As a woman, I want to be hired because I’m the best, not because of my gender.
I have found that there are several stages in learning this material and applying it at work and at home. First, you use the typical ego-based labeling which is the source of all prejudice and stereotyping. Then, as your vision shifts to look beneath appearances, possibilities for getting along and working collaboratively emerge. Eventually you reach a neutral state, a detachment, in which you see the other for the gifts underlying their behavior. You value people you had disliked or overlooked previously. Often that process starts in your own family. Personal peace and mastery of your own gifts follow (although not always in that order).
I believe our deepest need is to transcend appearances and stop focusing on behavior change (in ourselves and in others) so that we can accept our genuine selves.

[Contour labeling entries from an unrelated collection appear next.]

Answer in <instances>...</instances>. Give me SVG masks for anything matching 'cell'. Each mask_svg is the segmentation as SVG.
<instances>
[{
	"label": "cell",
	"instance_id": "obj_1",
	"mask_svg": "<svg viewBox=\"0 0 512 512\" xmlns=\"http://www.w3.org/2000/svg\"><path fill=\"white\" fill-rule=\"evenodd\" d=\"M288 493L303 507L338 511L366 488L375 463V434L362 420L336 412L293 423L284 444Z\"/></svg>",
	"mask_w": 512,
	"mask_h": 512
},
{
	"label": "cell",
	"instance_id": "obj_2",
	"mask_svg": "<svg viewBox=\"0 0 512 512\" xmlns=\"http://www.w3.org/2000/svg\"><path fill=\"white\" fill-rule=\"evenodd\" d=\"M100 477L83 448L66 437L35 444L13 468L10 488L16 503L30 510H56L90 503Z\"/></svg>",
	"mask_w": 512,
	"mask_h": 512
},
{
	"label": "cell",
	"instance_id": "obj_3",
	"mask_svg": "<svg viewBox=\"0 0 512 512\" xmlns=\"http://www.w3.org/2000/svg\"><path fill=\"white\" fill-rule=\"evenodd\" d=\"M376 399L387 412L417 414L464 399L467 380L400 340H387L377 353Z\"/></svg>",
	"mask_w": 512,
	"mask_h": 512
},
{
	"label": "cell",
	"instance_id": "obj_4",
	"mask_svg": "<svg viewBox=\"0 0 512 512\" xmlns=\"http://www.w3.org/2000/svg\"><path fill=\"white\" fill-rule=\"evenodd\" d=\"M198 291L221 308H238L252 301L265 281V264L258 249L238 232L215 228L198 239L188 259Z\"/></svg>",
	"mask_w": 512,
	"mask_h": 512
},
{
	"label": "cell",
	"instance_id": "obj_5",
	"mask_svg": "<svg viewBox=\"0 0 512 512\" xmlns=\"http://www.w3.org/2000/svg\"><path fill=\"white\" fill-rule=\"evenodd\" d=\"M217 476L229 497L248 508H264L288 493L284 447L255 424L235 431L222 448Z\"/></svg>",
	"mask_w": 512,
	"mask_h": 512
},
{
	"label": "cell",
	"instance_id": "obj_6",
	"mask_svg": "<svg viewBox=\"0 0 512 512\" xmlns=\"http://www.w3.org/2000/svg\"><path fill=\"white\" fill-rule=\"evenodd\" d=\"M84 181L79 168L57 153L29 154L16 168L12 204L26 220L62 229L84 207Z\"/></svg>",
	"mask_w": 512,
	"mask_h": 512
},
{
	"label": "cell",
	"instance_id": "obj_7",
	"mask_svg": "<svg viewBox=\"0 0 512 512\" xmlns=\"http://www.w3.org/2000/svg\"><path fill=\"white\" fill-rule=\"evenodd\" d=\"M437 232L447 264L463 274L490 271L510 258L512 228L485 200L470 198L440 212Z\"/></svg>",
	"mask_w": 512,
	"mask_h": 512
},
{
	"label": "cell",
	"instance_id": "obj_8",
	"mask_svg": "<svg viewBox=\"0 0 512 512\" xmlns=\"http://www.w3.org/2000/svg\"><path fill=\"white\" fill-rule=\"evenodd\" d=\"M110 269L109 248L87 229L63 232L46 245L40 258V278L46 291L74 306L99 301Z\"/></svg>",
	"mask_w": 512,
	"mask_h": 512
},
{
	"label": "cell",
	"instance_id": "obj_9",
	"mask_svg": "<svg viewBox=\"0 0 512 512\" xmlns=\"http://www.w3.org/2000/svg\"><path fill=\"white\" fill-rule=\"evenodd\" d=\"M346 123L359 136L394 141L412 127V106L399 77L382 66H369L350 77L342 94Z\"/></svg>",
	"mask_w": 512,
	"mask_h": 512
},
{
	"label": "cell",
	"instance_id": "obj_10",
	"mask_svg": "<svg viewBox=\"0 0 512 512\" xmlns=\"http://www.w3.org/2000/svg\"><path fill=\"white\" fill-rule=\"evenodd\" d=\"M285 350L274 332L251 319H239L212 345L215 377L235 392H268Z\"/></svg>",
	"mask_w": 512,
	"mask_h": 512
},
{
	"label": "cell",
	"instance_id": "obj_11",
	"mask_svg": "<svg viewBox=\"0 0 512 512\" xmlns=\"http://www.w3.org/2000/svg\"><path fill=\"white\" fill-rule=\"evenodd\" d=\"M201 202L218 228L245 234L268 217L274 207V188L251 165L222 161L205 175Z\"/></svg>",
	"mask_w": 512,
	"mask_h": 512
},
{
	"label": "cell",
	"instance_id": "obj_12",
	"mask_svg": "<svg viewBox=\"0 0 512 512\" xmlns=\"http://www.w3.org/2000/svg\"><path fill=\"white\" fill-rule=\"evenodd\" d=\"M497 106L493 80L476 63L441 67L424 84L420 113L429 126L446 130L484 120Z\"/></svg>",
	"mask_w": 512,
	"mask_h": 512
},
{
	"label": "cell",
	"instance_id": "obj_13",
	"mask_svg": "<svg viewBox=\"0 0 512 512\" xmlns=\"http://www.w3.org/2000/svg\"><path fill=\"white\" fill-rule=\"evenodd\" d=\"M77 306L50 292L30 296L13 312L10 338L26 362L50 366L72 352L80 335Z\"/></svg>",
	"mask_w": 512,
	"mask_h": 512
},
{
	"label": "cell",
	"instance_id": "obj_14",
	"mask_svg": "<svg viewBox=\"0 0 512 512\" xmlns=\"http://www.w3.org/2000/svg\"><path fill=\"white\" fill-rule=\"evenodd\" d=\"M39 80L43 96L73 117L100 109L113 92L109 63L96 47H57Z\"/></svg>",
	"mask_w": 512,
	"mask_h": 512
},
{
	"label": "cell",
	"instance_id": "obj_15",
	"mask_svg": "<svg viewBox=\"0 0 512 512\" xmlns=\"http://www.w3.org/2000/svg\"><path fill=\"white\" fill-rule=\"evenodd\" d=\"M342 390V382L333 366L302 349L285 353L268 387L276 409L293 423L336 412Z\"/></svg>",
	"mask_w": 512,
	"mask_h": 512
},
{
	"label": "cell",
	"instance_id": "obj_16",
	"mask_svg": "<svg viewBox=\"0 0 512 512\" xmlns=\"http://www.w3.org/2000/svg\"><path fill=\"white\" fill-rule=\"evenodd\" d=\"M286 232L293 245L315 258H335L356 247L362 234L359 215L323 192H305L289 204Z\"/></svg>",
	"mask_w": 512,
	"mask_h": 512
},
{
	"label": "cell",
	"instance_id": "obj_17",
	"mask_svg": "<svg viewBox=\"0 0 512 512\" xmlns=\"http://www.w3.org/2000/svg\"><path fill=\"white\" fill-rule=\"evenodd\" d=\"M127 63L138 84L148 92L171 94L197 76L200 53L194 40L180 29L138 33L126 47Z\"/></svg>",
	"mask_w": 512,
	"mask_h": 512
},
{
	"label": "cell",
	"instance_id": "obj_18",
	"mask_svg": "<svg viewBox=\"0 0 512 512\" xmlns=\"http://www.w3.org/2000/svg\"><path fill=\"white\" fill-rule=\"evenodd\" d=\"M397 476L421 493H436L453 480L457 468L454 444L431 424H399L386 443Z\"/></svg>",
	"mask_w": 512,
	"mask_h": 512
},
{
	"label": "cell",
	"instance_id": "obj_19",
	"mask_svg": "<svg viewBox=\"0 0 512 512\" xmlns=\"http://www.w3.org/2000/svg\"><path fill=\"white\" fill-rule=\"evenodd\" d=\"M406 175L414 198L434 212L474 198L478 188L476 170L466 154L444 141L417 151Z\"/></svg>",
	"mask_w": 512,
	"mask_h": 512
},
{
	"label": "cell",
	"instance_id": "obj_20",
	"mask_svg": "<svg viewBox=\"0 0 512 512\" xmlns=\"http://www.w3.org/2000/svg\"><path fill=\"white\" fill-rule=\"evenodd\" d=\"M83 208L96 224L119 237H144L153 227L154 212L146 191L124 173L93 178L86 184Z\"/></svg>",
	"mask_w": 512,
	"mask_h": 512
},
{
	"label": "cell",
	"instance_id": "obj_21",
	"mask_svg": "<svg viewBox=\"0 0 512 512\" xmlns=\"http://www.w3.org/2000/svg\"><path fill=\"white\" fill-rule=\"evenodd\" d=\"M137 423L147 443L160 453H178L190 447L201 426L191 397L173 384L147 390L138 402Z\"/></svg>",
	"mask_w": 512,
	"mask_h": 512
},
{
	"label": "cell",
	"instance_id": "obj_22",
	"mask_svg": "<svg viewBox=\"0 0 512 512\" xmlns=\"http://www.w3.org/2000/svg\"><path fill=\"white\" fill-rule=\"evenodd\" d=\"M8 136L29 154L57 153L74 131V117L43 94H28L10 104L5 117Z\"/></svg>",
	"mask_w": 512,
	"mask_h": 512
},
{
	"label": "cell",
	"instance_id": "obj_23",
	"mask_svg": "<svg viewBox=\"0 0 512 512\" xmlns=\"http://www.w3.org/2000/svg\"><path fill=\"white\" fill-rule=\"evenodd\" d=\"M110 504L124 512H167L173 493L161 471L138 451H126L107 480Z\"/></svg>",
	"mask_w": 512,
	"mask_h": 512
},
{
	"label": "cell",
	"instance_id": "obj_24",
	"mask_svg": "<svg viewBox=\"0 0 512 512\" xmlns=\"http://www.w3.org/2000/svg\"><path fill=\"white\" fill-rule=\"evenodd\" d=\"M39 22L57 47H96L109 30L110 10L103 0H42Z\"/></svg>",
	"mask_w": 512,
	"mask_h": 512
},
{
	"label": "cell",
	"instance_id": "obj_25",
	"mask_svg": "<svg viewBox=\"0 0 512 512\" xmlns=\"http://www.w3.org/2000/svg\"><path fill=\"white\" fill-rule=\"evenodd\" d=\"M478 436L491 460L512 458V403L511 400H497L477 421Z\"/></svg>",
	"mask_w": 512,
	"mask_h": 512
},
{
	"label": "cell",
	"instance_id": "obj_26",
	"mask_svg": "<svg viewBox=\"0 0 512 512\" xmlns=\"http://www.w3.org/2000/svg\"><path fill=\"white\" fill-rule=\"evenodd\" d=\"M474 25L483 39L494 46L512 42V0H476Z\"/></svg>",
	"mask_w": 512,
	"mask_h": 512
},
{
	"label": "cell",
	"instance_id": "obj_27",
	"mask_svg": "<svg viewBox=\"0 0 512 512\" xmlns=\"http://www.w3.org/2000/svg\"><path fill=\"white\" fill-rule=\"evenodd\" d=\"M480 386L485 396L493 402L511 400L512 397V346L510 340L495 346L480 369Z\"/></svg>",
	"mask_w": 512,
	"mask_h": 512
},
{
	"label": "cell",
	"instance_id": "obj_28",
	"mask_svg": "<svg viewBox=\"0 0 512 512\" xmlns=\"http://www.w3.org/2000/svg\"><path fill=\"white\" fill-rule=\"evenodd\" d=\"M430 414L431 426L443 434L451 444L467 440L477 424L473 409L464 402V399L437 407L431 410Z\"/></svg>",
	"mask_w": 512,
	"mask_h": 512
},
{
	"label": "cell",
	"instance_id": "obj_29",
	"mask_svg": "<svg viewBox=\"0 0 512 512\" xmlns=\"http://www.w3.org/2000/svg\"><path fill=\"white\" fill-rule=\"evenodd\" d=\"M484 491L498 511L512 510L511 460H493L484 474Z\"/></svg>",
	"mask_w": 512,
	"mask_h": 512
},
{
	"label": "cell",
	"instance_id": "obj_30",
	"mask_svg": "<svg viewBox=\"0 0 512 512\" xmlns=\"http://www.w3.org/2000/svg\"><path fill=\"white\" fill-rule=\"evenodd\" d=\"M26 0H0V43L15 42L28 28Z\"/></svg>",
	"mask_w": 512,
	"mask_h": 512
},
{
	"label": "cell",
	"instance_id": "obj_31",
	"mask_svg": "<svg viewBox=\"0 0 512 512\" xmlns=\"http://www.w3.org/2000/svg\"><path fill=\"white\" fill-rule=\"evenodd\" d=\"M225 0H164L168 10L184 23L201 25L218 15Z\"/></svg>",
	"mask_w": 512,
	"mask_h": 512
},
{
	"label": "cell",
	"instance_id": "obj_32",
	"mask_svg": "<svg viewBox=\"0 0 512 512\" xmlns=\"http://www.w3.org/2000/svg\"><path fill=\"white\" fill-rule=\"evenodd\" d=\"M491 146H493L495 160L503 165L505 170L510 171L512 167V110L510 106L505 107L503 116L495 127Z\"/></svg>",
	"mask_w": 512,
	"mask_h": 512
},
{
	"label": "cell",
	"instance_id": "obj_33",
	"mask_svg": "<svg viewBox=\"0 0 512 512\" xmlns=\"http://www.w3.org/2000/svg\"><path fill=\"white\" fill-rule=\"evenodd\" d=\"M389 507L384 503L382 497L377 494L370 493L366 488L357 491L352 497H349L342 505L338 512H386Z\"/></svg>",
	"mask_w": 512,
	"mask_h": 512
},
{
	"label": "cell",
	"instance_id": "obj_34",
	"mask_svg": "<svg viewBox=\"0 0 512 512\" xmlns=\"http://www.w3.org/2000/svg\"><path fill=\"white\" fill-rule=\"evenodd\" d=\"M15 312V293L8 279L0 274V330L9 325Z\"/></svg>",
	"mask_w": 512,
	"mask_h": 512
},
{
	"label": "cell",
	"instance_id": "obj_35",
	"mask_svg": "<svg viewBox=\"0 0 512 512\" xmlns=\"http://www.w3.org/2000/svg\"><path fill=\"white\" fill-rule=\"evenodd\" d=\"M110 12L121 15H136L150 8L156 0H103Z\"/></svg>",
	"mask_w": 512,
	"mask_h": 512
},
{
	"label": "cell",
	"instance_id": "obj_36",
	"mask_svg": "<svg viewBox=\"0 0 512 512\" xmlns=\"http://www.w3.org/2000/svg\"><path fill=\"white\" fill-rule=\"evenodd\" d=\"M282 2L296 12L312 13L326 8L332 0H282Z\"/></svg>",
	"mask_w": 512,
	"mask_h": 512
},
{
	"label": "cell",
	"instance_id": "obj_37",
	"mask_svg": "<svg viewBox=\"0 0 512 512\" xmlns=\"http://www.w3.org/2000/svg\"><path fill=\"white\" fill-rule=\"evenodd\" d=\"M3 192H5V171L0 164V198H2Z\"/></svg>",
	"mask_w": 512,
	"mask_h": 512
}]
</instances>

Out of that inner peace will come societal transformation, where people can indeed be judged on the “content of their character.” Diversity training, for the most part, has attempted to mandate an outer fix to an inner problem, to apply a left-brained, neat solution to a non-verbal, experiential right-brained problem with relationships. It is the same as when mom tells you that you should love your sister. Only you can choose to do that, and not because you must.
The real solution, in my view, comes from a loving relationship with one’s self first. Then and only then, can one have loving and respectful relationships with others, looking past their “flaws,” which, in BrainStyle terms, are merely projections of self-criticisms, to the true gifts that lie beneath behaviors. Those relationships not only transcend the obvious diversity, but creative partnerships emerge from in-born differences.